Bishop Barron: Latin Mass is Here to Stay, But New Locations to be Chosen

The comments came after a rumor circulated on social media that the Latin Mass was being suppressed within a parish in the diocese.

Priest celebrating the traditional Latin Mass in Rome.
Priest celebrating the traditional Latin Mass in Rome. (photo: Pigama / Shutterstock)

Following rumors circulating on social media that Winona-Rochester Bishop Robert Barron was preparing new Latin Mass restrictions, the Minnesota diocese said in a statement Monday that the bishop has “no intention” of eliminating the extraordinary form of the Mass.

“Bishop Robert Barron, in his pastoral concern for all the faithful of his diocese, including those with a special attachment to the Traditional Latin Mass, has no intention of eliminating the celebration of the Mass in this form in the Diocese of Winona-Rochester,” the post said.

“Rather, in seeking to follow the Church’s laws more faithfully, the diocese is currently in the process of discerning appropriate ‘locations where the faithful adherents of these groups may gather for the eucharistic celebration,’ which, as per the Vatican document Traditiones Custodes, are to be places other than parish churches,” the statement said.

The comments came after a rumor circulated on Twitter that the Latin Mass was being suppressed within a parish in the diocese, a possible indication that other parishes that celebrate Traditional Latin Mass (TLM) could expect restrictions.

New restrictions on the Traditional Latin Mass, which uses the Roman Missal of 1962, came as a result of Pope Francis’ July 2021 motu proprio Traditionis custodes.

The document imposed new curbs on when and where the “extraordinary” form of the Mass may be used. The pope cited his desire to unify the Church as one of the main reasons for his edict. A subsequent Vatican document issued further restrictions on using the old Latin missal for baptisms, confirmations, and other sacraments.

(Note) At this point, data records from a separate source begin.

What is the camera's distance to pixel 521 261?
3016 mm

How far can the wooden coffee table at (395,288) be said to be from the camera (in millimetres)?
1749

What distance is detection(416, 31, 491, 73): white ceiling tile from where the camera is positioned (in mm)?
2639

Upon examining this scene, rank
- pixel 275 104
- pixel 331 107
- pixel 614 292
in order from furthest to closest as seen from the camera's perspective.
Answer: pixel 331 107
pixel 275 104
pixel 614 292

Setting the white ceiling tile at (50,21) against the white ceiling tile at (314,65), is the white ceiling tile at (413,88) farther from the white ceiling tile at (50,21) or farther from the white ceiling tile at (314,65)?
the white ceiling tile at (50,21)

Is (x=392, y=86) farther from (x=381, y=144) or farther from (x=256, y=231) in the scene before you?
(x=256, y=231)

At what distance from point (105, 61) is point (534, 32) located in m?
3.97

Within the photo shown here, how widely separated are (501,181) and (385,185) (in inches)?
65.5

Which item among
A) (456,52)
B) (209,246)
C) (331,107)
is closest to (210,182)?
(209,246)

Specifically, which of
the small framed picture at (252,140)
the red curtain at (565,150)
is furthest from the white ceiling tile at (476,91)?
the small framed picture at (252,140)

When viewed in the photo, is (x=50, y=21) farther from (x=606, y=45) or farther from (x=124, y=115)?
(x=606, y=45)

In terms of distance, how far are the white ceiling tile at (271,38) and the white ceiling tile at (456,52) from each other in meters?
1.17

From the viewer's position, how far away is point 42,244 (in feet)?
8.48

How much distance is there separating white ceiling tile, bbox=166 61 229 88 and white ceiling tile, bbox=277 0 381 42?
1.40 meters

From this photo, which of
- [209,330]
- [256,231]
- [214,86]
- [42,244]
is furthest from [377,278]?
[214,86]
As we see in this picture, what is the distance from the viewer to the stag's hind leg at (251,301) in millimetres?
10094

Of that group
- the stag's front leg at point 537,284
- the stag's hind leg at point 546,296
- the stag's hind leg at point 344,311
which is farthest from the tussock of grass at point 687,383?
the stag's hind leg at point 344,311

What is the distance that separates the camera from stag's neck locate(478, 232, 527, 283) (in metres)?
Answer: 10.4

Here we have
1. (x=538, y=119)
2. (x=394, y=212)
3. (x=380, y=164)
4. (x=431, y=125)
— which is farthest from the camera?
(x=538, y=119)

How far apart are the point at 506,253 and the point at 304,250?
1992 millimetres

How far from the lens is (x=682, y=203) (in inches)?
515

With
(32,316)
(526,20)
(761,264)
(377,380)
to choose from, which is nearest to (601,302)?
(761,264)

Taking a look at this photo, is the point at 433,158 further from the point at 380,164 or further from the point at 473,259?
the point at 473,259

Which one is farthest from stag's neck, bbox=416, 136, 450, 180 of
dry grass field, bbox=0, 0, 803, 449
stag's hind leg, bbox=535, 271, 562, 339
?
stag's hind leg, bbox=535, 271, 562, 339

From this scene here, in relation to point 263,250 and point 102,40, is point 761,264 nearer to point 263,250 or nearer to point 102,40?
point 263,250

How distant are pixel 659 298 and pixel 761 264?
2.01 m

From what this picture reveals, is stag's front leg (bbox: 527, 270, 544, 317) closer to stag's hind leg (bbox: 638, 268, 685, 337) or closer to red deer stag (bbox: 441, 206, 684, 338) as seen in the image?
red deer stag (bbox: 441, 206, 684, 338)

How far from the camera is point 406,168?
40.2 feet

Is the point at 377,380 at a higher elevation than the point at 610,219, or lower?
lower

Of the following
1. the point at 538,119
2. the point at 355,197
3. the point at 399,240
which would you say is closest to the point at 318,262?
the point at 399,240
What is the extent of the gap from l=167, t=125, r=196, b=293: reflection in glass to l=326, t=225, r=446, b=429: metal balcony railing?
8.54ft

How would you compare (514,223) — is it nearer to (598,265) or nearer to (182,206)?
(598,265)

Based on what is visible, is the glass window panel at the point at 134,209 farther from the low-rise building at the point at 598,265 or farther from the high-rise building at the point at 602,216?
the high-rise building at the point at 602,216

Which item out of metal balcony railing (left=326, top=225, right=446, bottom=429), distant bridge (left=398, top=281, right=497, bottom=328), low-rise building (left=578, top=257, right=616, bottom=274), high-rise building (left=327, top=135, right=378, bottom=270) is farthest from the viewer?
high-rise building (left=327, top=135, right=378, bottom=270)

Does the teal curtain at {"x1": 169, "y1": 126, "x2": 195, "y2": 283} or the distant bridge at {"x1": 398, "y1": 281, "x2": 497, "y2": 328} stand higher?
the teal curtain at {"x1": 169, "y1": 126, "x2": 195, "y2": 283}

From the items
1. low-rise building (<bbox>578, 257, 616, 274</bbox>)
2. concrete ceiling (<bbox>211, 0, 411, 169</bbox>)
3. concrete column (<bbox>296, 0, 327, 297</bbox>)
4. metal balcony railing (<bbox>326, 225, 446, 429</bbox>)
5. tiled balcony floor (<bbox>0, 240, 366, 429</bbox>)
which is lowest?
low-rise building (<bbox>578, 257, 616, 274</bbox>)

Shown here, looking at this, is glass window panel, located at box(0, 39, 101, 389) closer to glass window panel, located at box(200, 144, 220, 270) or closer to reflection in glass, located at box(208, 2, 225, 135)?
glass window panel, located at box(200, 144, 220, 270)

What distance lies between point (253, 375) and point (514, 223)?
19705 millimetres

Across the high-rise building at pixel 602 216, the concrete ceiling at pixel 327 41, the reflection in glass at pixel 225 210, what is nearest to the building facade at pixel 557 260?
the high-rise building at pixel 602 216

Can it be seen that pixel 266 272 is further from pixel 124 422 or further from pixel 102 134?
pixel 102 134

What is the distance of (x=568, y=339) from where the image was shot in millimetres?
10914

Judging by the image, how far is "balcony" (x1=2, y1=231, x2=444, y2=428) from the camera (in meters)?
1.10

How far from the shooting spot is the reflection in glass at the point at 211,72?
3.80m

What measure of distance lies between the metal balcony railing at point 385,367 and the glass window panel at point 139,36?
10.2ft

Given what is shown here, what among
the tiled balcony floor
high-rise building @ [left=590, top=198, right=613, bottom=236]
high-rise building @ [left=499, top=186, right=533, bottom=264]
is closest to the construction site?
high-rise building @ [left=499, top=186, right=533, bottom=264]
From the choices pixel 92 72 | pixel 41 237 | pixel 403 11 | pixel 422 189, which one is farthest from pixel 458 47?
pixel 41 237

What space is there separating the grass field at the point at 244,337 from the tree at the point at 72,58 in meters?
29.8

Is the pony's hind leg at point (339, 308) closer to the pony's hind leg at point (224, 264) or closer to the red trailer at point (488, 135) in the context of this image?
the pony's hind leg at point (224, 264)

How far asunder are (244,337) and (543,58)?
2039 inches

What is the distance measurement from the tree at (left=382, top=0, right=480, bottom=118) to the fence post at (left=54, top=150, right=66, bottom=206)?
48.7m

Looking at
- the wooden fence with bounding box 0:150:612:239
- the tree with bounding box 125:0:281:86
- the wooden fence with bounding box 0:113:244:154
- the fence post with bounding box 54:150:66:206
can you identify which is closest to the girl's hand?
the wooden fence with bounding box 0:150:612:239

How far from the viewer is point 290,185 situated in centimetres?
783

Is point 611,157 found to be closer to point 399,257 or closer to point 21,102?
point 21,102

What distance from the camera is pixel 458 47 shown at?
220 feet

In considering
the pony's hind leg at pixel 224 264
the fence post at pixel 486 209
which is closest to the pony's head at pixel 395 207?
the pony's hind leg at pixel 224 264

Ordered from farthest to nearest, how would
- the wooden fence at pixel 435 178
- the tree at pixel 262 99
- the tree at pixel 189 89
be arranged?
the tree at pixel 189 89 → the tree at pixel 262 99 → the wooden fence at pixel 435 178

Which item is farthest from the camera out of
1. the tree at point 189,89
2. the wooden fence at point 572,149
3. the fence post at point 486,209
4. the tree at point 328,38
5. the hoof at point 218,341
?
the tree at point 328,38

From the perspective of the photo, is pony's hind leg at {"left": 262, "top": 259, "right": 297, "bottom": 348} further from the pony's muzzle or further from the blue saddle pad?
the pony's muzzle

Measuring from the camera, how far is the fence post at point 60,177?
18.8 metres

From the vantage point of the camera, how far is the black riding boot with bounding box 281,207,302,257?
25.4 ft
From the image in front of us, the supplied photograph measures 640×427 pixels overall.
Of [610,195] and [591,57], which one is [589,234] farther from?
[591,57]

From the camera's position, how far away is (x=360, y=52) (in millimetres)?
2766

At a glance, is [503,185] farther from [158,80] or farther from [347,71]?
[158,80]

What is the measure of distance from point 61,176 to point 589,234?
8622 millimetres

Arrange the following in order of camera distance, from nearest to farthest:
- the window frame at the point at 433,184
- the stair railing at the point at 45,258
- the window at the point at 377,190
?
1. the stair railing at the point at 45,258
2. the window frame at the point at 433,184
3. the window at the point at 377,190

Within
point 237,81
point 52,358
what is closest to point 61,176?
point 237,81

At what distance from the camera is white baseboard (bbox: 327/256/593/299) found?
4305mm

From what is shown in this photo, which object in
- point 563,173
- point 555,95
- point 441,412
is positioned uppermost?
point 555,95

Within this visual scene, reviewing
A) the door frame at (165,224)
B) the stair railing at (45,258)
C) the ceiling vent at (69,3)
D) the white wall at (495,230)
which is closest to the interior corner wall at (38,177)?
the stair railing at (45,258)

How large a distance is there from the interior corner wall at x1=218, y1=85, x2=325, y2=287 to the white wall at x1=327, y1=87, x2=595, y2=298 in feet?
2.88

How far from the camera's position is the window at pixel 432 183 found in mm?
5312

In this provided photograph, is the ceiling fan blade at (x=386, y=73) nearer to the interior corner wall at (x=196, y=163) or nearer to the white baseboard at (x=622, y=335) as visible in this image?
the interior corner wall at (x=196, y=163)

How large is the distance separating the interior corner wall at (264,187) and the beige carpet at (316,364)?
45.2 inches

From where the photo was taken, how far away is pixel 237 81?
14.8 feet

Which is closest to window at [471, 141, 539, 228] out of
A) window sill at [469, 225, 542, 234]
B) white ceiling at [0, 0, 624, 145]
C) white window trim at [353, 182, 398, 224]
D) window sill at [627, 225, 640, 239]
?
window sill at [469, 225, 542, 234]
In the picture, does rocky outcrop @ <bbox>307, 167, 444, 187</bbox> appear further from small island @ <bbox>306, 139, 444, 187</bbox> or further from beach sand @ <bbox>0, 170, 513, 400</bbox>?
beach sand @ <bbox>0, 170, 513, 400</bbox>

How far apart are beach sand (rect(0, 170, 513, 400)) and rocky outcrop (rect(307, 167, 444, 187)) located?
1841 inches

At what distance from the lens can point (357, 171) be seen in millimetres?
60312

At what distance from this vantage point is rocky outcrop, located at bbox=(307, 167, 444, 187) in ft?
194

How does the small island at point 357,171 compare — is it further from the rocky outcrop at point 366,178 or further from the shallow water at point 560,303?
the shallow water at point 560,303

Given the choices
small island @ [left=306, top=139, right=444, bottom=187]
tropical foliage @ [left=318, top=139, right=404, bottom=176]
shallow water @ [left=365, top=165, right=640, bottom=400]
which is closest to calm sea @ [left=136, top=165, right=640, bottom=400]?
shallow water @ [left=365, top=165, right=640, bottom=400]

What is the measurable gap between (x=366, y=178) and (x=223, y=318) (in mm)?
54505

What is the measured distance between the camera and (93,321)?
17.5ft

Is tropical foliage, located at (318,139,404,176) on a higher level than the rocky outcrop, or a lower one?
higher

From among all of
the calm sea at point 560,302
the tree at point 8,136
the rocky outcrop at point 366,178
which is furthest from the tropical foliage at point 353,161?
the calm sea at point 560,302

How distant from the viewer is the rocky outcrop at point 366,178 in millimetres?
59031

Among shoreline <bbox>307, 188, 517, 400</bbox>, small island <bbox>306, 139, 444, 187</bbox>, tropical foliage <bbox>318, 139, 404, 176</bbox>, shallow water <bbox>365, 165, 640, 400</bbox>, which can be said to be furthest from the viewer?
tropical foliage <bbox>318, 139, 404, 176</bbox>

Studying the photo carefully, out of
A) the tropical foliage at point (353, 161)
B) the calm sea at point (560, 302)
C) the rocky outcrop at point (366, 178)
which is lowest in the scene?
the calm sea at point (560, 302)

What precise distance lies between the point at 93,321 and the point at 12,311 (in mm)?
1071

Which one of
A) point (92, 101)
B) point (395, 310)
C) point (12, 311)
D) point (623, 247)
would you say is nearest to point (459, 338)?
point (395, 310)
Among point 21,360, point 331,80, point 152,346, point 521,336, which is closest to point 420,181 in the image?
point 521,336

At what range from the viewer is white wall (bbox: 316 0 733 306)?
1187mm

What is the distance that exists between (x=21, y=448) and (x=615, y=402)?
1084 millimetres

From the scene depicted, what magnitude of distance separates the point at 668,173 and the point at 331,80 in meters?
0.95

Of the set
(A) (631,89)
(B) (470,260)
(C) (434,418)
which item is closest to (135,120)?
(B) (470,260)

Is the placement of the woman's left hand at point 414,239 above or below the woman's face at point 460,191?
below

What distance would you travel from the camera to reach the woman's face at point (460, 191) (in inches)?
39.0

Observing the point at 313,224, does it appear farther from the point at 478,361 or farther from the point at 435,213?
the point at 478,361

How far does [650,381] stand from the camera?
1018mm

After learning that the rumors were false, blogger and Catholic priest Father John Zuhlsdorf was one of several who issued a retraction of their online criticism of Bishop Barron.

“I was rather sharp in my original post about what Bishop Barron did. I feel keenly the pain that people have over their access to the Vetus Ordo, in the wake of the unnecessarily cruel Traditionis custodes. I know that the people of that parish will still be disappointed and I won’t patronize them by saying that, ‘It could have been worse.’ All of this is so unnecessary and, as others far more versed in law think, unlawful,” Father Zuhlsdorf said.

“I removed my earlier post about Bishop Barron because a priest close to the situation contacted me to say the statement at Father Z’s site was faulty: Bishop Barron has not canceled the TLM but moved it to another (and apparently superior) non-parish location,” Catholic speaker and academic Peter Kwasniewski said in a Facebook post.

“Next time I won’t say a word about this kind of thing until someone can present me with notarized documents and affidavits,” he said. 

CNA asked the diocese when the new locations for the Traditional Latin Mass will be finalized but only received the diocese’s original statement in response. 

“Every effort is being made to find sacred spaces for this purpose which suitably reflect the beauty and dignity of the liturgy,” the diocese said in its statement.

Many Traditional Latin Mass devotees have expressed feelings that they are being persecuted by the Church’s restrictions on the extraordinary form. 

One of the nation’s highest-profile devotees of the Latin Mass is NFL kicker and Super Bowl champion Harrison Butker, who shared his thoughts on the issue in an interview with CNA.

“I feel like I’m almost not welcome in the Church for wanting to go to the Latin Mass and for wanting to have a traditional confirmation for my children,” Butker said.

As dioceses continue to implement the restrictions laid out in Traditionis Custodes, many Catholics who take part in the old rite remain in the dark about whether they will be able to continue to worship as they have.